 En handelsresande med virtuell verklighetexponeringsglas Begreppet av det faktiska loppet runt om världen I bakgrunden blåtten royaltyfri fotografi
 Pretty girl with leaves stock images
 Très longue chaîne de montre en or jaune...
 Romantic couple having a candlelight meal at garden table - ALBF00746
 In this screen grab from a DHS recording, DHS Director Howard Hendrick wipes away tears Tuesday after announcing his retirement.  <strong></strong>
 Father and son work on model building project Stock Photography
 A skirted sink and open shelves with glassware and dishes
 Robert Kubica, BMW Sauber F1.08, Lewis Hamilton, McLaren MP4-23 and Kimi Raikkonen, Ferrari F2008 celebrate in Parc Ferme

--

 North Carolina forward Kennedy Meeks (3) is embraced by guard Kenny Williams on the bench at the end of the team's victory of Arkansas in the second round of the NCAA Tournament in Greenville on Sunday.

* _WHAT IS BEING ASKED_: Write down again, exactly as given, only the lines above that fall from the line with "En handelsresande med" to the line with "Robert Kubica, BMW", inclusive.

* _ANSWER SPACE_:
 En handelsresande med virtuell verklighetexponeringsglas Begreppet av det faktiska loppet runt om världen I bakgrunden blåtten royaltyfri fotografi
 Pretty girl with leaves stock images
 Très longue chaîne de montre en or jaune...
 Romantic couple having a candlelight meal at garden table - ALBF00746
 In this screen grab from a DHS recording, DHS Director Howard Hendrick wipes away tears Tuesday after announcing his retirement.  <strong></strong>
 Father and son work on model building project Stock Photography
 A skirted sink and open shelves with glassware and dishes
 Robert Kubica, BMW Sauber F1.08, Lewis Hamilton, McLaren MP4-23 and Kimi Raikkonen, Ferrari F2008 celebrate in Parc Ferme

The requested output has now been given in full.